Poster
in
Workshop: Workshop on Open-World Agents: Synnergizing Reasoning and Decision-Making in Open-World Environments (OWA-2024)
Cognitive Planning for Object Goal Navigation using Generative AI Models
Arjun P S · Andrew Melnik · Gora Chand Nandi
Keywords: [ Large Language Models ] [ Cognitive control architecture ] [ Vision Language Models ] [ Robotics ]

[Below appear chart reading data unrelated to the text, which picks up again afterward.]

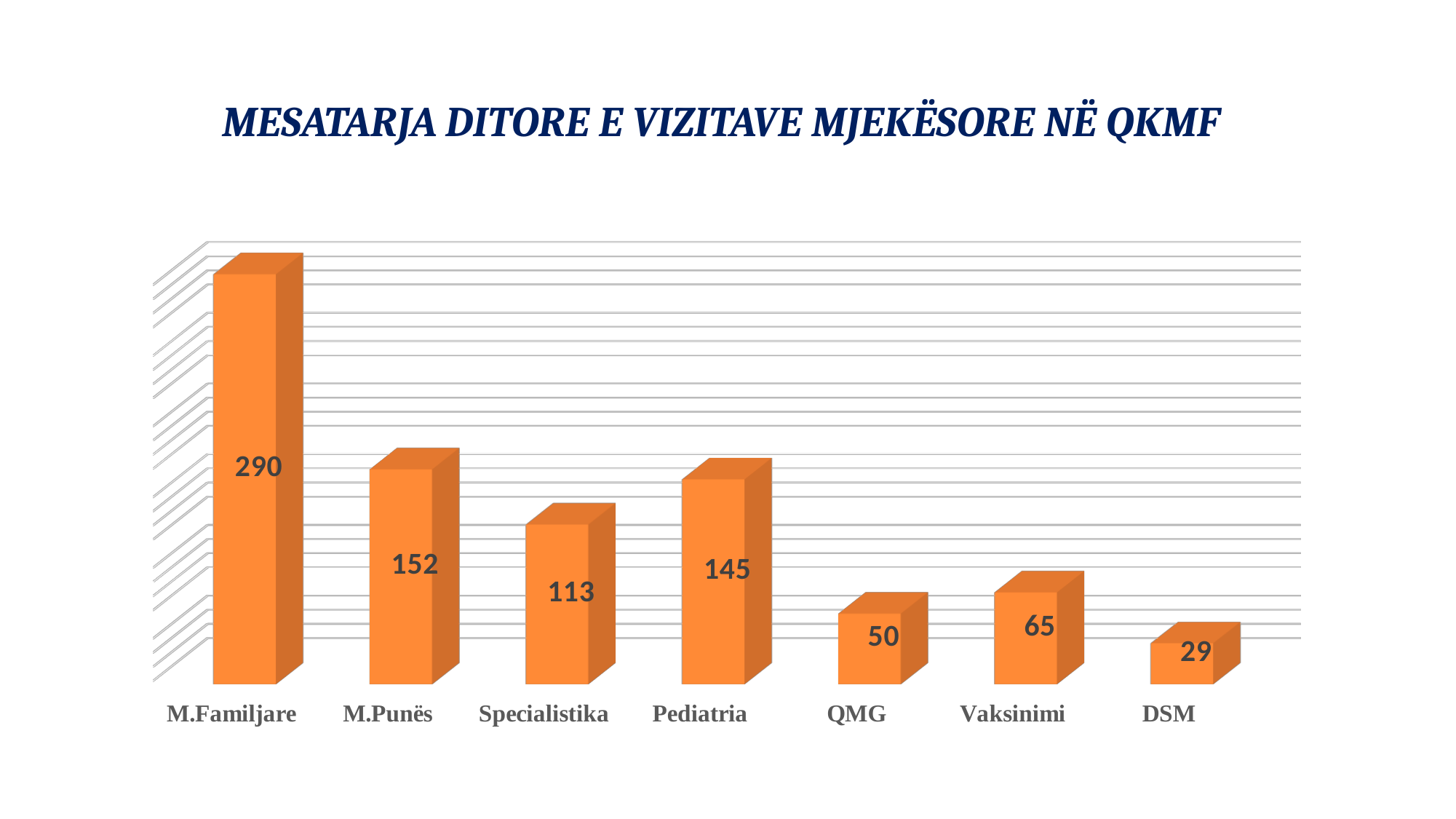
What kind of chart is shown on the slide? Bar chart What is the title of the chart? MESATARJA DITORE E VIZITAVE MJEKËSORE NË QKMF What is the value for M.Familjare? 290 What is the value for DSM? 29 Which is larger, the value for Specialistika or the value for Pediatria? Pediatria How many categories are shown in the chart? 7 What is the value for Vaksinimi? 65 Which category has the highest value? M.Familjare What is the difference between the values for Vaksinimi and QMG? 15 What is the difference between the values for M.Familjare and M.Punës? 138 What is the value for Pediatria? 145 Which category has the lowest value? DSM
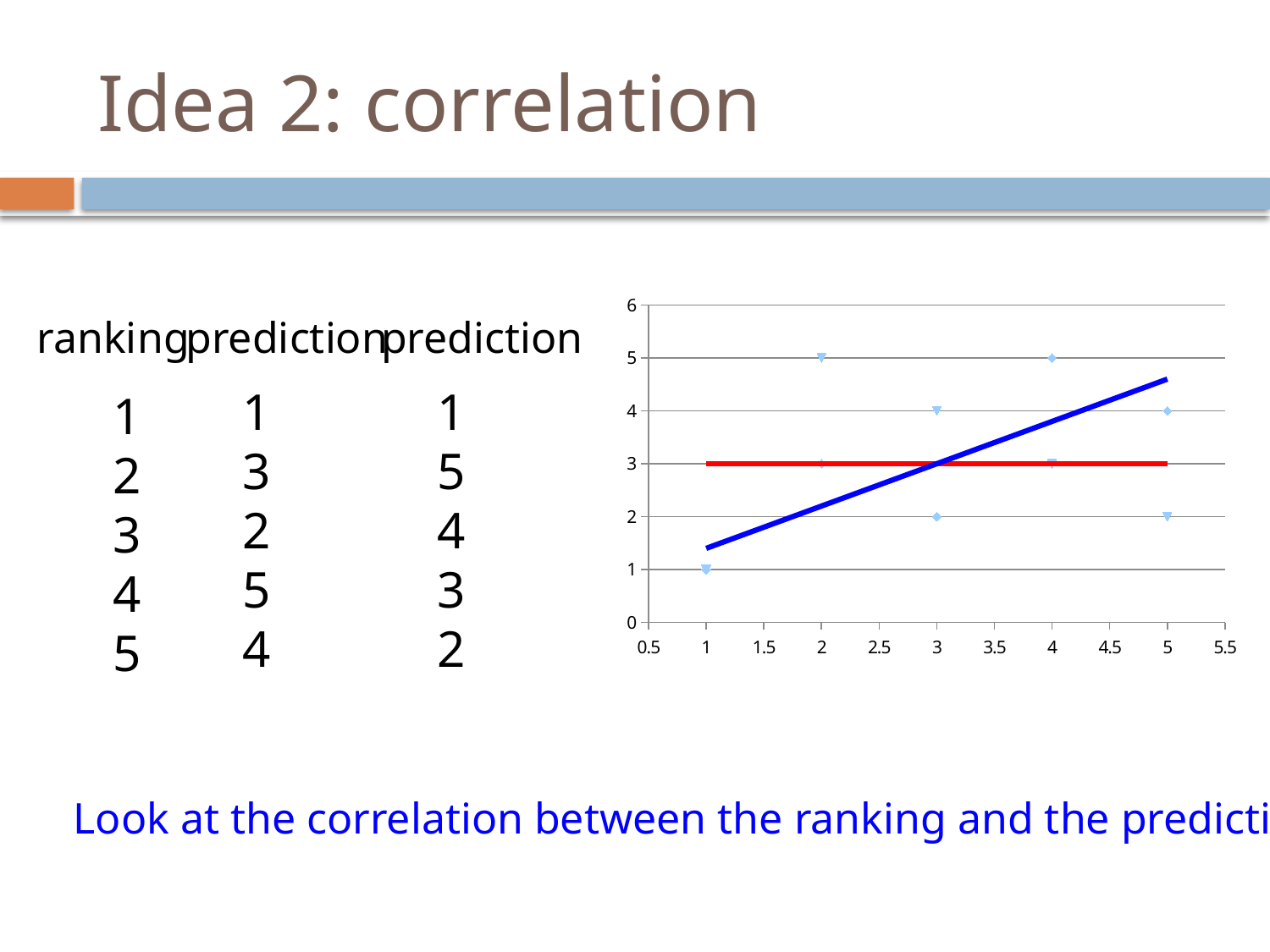
What kind of chart is shown on the slide? scatter chart What y value do the plotted points at x = 1 have? 1 What is the lowest y value reached by any plotted point? 1 What is the highest y value reached by any plotted point? 5 At what y value does the red horizontal line sit? 3 At how many distinct x positions are data points plotted? 5 What is the maximum value shown on the y axis? 6 What colour is the flat horizontal line on the chart? red Is the blue trend line at x = 1 greater or less than 2? less What is the difference between the highest and lowest y values of the plotted points? 4 Does the blue trend line rise or fall as x increases? rises Is the blue trend line at x = 5 greater or less than 4? greater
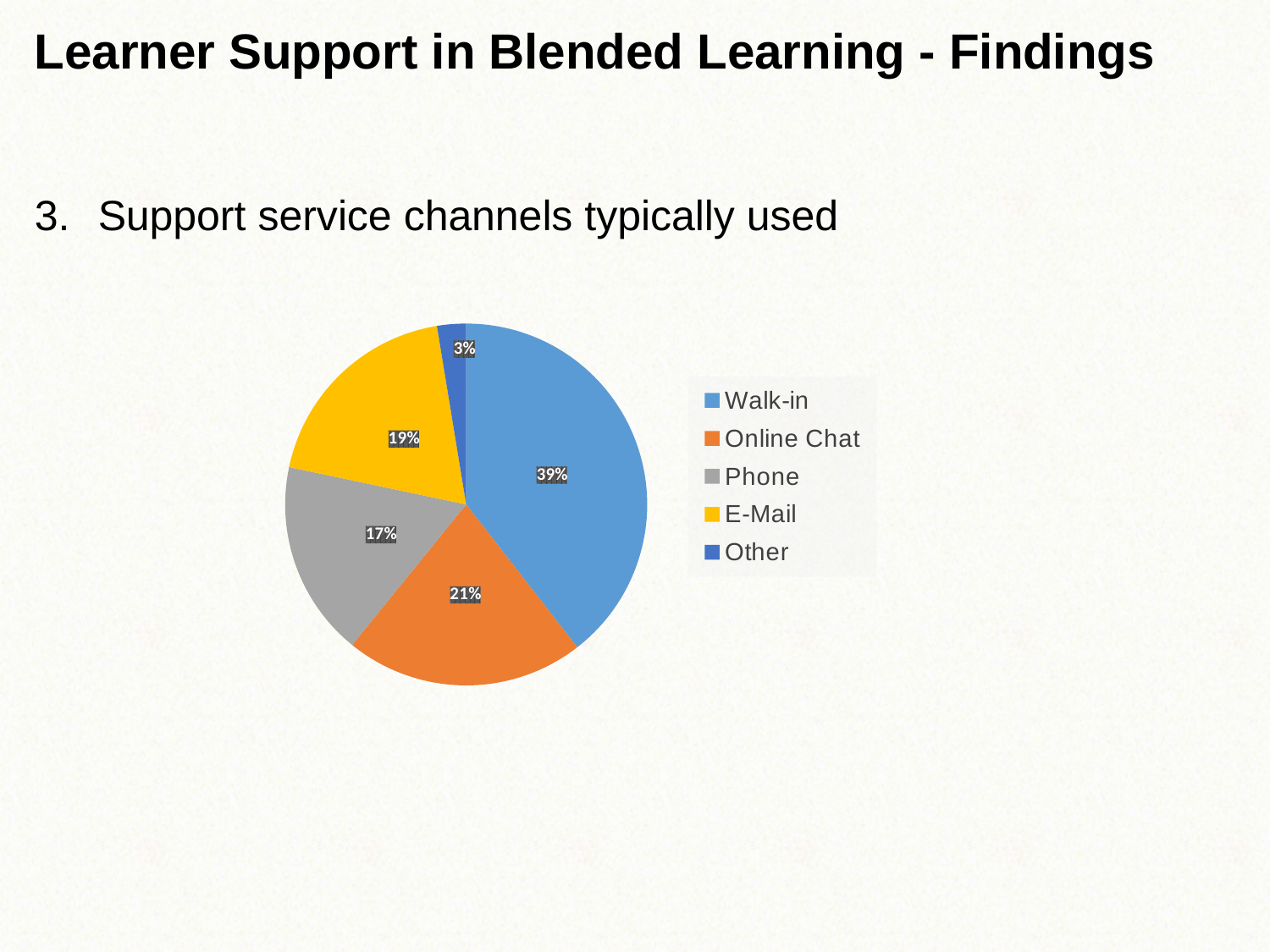
What share of the pie does Online Chat have? 21% What share of the pie does Other have? 3% What share of the pie does Walk-in have? 39% Which support channel has the largest share? Walk-in Which colour represents Online Chat in the legend? orange What is the difference in percentage points between Walk-in and Online Chat? 18 How many slices does the pie chart have? 5 Which support channel has the smallest share? Other What kind of chart is shown on the slide? pie chart Which has a larger share, E-Mail or Phone? E-Mail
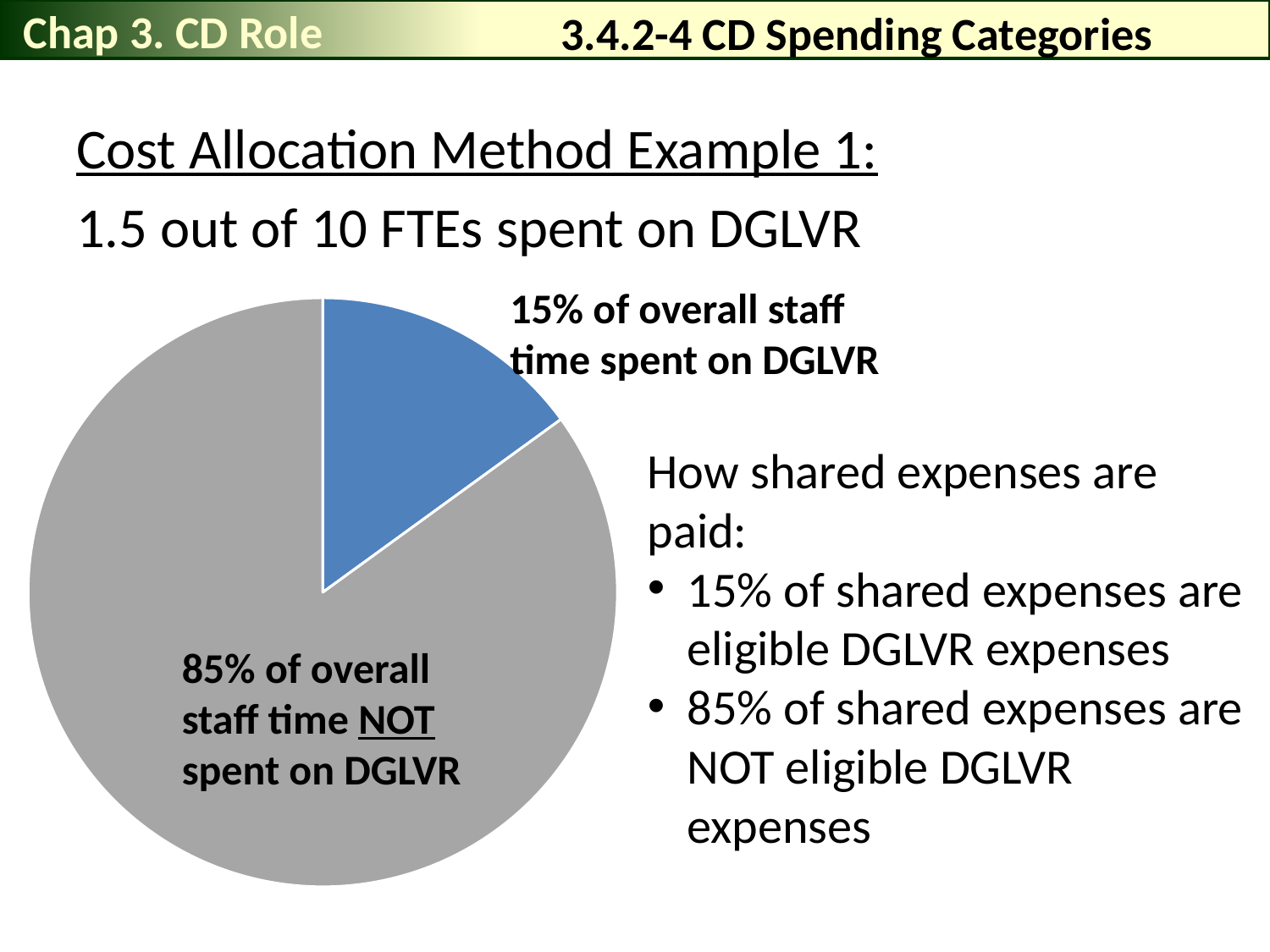
How many slices does the pie chart have? 2 Which slice of the pie chart is larger: staff time spent on DGLVR or staff time NOT spent on DGLVR? staff time NOT spent on DGLVR What kind of chart is shown on the slide? pie chart Is the share of staff time spent on DGLVR greater or less than 50%? less What share of overall staff time is spent on DGLVR according to the pie chart? 15% What is the difference in percentage points between the two slices of the pie chart? 70 What colour is the slice representing staff time spent on DGLVR? blue What share of overall staff time is NOT spent on DGLVR according to the pie chart? 85% What colour is the slice representing staff time NOT spent on DGLVR? gray Which slice of the pie chart is the smallest? 15% of overall staff time spent on DGLVR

Recent advancements in Generative AI, particularly in Large Language Models (LLMs) and Large Vision-Language Models (LVLMs), offer new possibilities for integrating cognitive planning into robotic systems. In this work, we present a novel framework for solving the object goal navigation problem that generates efficient exploration strategies. Our approach enables a robot to navigate unfamiliar environments by leveraging LLMs and LVLMs to understand the semantic structure of the scene. To address the challenge of representing complex environments without overwhelming the system, we propose a 3D modular scene representation, enriched with semantic descriptions. This representation is dynamically pruned using an LLM-based mechanism, which filters irrelevant information and focuses on task-specific data. By combining these elements, our system generates high-level sub-goals that guide the robot’s exploration toward the target object. We validate our approach in simulated environments, demonstrating its ability to enhance object search efficiency while maintaining scalability in complex settings.